Sam’s dad is dead and his mother (Dascha Polanco) has the only job afforded to single moms in movies like this – Nurse Working Shitty Hours. Sam is a target for bullies and the landlord is always taping eviction notices to their apartment door. LIFE SUCKS. Sam isn’t without hope, however. He’s a megafan of Samaritan. He believes the superhero isn’t dead and is somewhere in hiding. He draws Samaritan on his notebooks and keeps a worship wall of news clippings and watches YouTube videos about the guy and is a step or three shy of becoming a full-blown internet weirdo. Because he’s young and stupid and hasn’t seen enough movies like this (and there are plenty), Sam falls in with a mohawked shithead gang leader named Cyrus (Pilou Asbaek), who worships Nemesis and envisions ruling the flaming, steaming rubble of Granite City in the spirit of the villain.
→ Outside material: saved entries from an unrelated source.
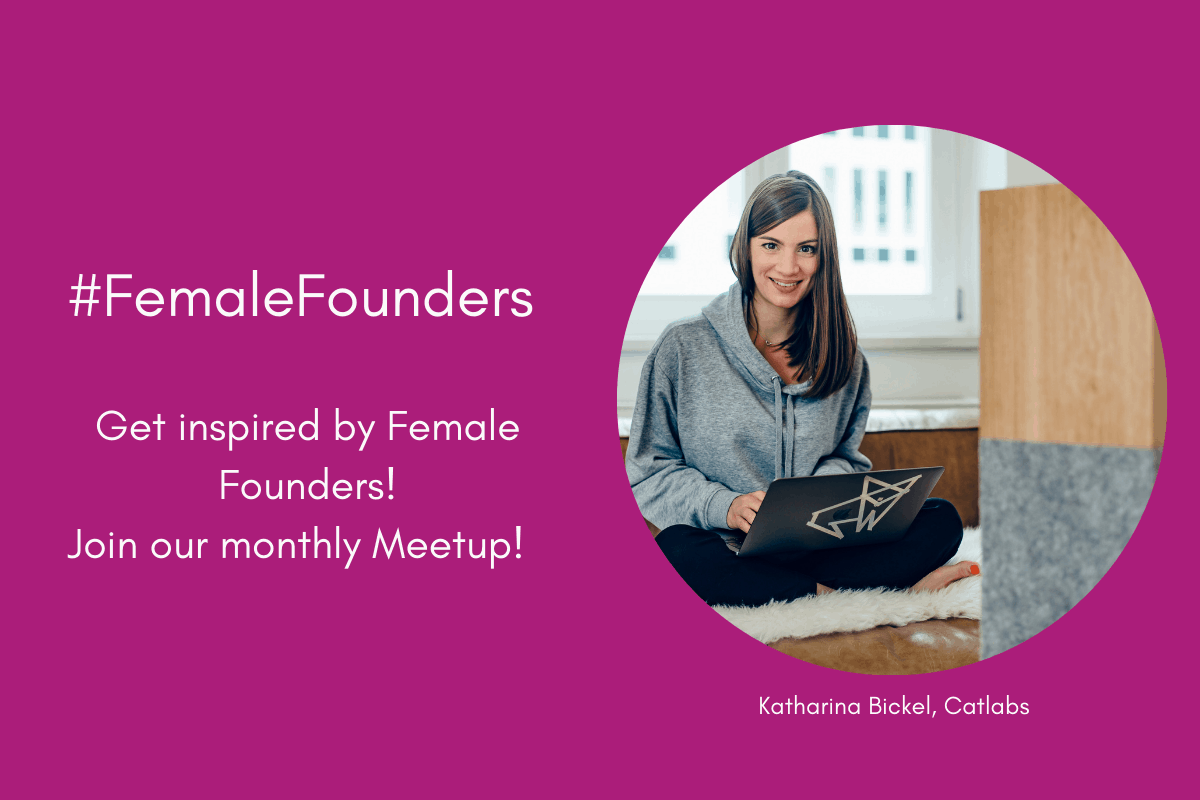 #FemaleFounders

Get inspired by Female Founders!
Join our monthly Meetup!

Katharina Bickel, Catlabs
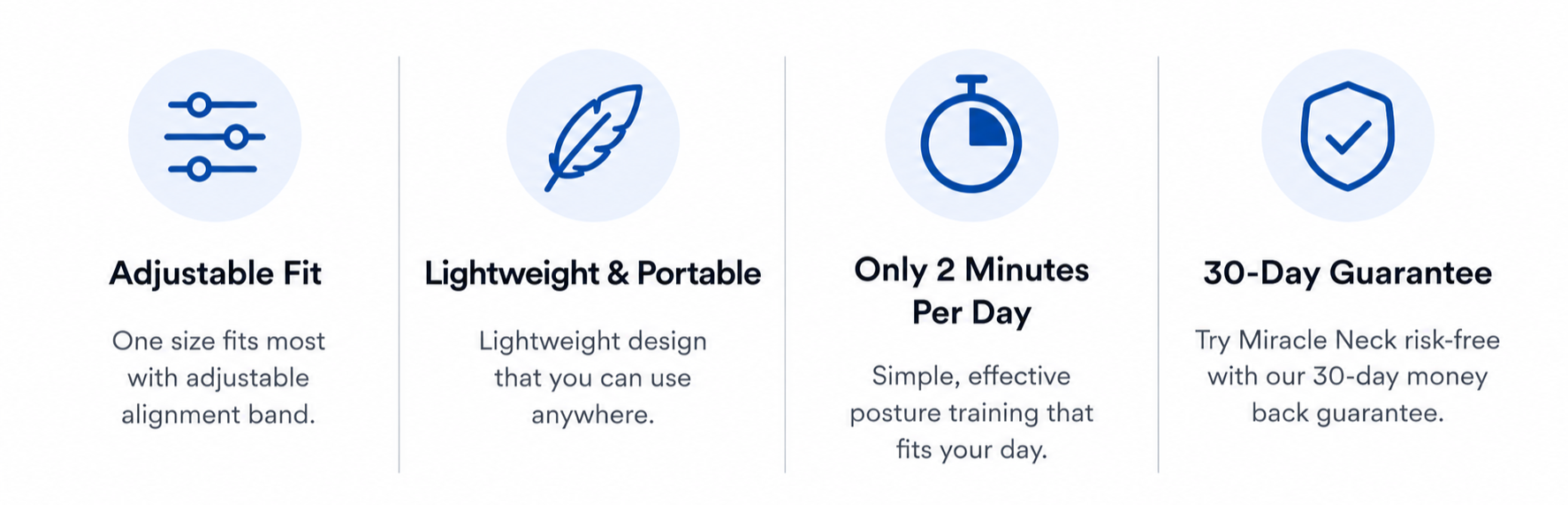 Adjustable Fit

One size fits most with adjustable alignment band.

Lightweight & Portable

Lightweight design that you can use anywhere.

Only 2 Minutes Per Day

Simple, effective posture training that fits your day.

30-Day Guarantee

Try Miracle Neck risk-free with our 30-day money back guarantee.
Meanwhile, in Rear Window distance from Sam lives a humble garbage man (Stallone) with mitts like honeybaked hams and a face that hasn’t cracked a smile since the Space Race. He shoves dumpsters around and occasionally plucks an ol’ radio or camera out of them so he can fix ’em up. It’s obvious that this guy is just a guy named “Joe Smith” (as it says on his apartment nameplate) and not a superhero in a reclusive funk, just wiling away the time fiddling with soldering irons and little screwdrivers. Of course, what with this and that, “Joe Smith” sort of accidentally becomes a grandfatherly advice-giver to Sam, who suspects the guy’s more than just a gruff old fart – and might come in handy when Granite City needs to be pulled from the steaming flames of anarchical rule!

Where to watch Samaritan
Photo: Amazon Studios

What Movies Will It Remind You Of?: My favorite flame-and-steam factory is in my favorite Stallone movie, Cobra (“This is where the law stops, and I start – sucker”). So Samaritan is a drab mashup of that, RoboCop dystopia, Kick-Ass and Unbreakable alt-superheroisms and the gruff guy/gee-whiz kid dynamic of Real Steel or, more apt, Over the Top.
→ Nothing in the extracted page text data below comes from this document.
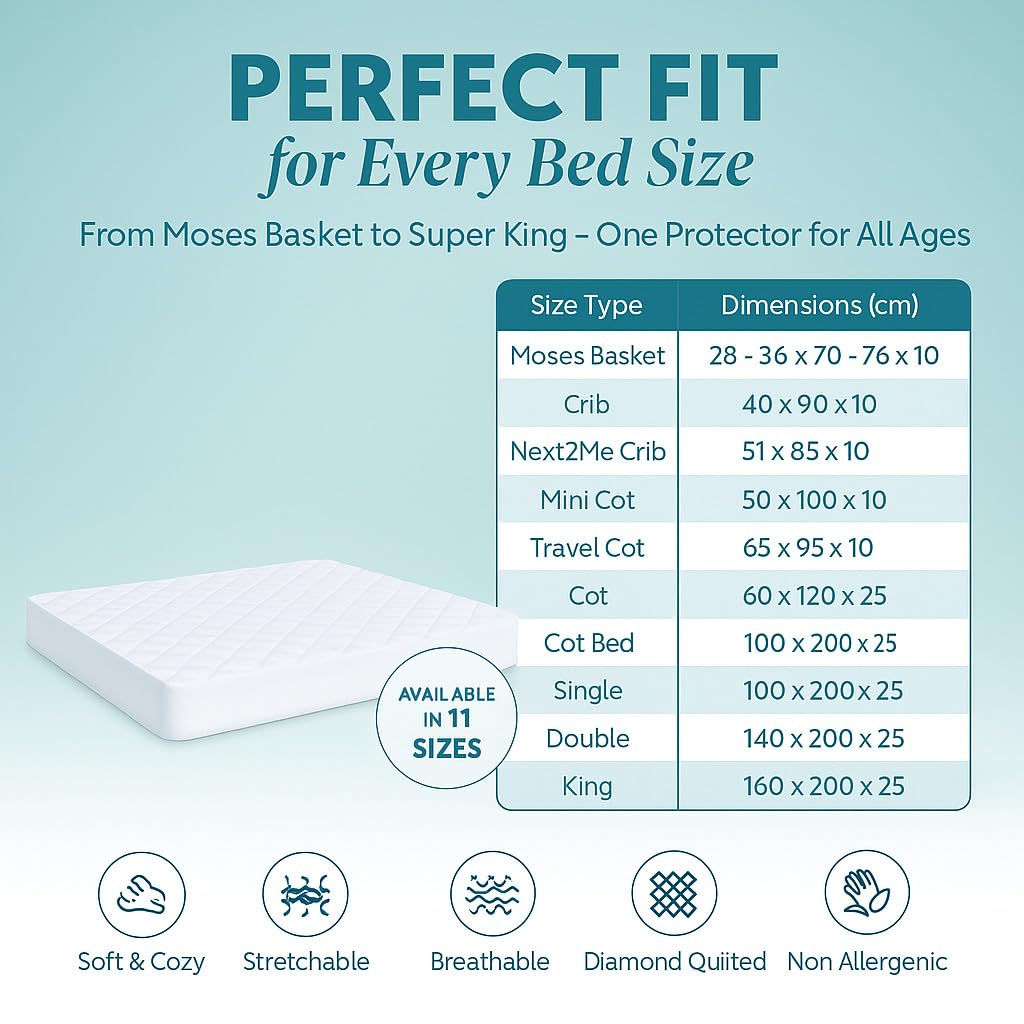 PERFECT FIT
for Every Bed Size

From Moses Basket to Super King – One Protector for All Ages

| Size Type | Dimensions (cm) |
|---|---|
| Moses Basket | 28 - 36 x 70 - 76 x 10 |
| Crib | 40 x 90 x 10 |
| Next2Me Crib | 51 x 85 x 10 |
| Mini Cot | 50 x 100 x 10 |
| Travel Cot | 65 x 95 x 10 |
| Cot | 60 x 120 x 25 |
| Cot Bed | 100 x 200 x 25 |
| Single | 100 x 200 x 25 |
| Double | 140 x 200 x 25 |
| King | 160 x 200 x 25 |

AVAILABLE IN 11 SIZES

Soft & Cozy
Stretchable
Breathable
Diamond Quiited
Non Allergenic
Performance Worth Watching: I’ll just say that this cloddish material does no one any favors here.

Memorable Dialogue: Perhaps the most self-aware speech of Stallone’s long career: “I’m a troglodyte. You know what that is? It’s Greek for ‘a man that dwells in a cave.’ I’m a caveman. I live in a tiny apartment. And it’s fine. I like bein’ alone. You know what bothers me? Bein’ around other people. You follow me?”

Sex and Skin: None.

Our Take: Samaritan is a real PSYCHOLOGICAL JOURNEY, I tell ya. This is a dried-out husk of a dead-fishbone of a screenplay, bereft of a single original idea or fresh riff on the genre. Every scene is a predictable trudge through an arc of bankrupt story tropes. The kid is a scintilla of a millimeter away from full-on waywardness and the old man is a similar asshair’s breadth from hapless hermitdom, and in each other they find Something to Believe In, etc. etc., you know the drill, except this time, it feels like the bit is spinning right against our temples. Inspiration is low. These characters are driven forward not by mutual affection, but by the relentless chugging steam-and-flame choo-choo train of formula. Sam and “Joe Smith” aren’t in control of anything here. Their fates are never in doubt.
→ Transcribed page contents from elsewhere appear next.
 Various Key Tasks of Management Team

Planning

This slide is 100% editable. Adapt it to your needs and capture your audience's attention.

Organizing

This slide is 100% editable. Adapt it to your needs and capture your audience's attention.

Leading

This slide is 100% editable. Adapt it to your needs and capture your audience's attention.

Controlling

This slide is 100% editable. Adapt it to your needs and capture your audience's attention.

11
I guess the film stands out somewhat for its relentless, edge-of-PG-13 brutality. Chokings, beatings, stabbings, shootings, throwings through walls, breakings of arms with pipe wrenches. The third act is just heads being kicked and backs being broken and grenades and bombs exploding. It’s old-school Stallone in that sense, except 35 years ago, it would’ve been rated R and far heavier with the red dye and corn syrup, and given him at least three or four more withering one-liners, and had no CGI, which this movie is laden with. CGI so phony, I laughed in its fake-ass face. Stallone gets one one-liner here, and it’s delicious with irony: “Have a blast.”

Our Call: It has to be said. Can’t resist. No avoiding it: Bad Samaritan. SKIP IT.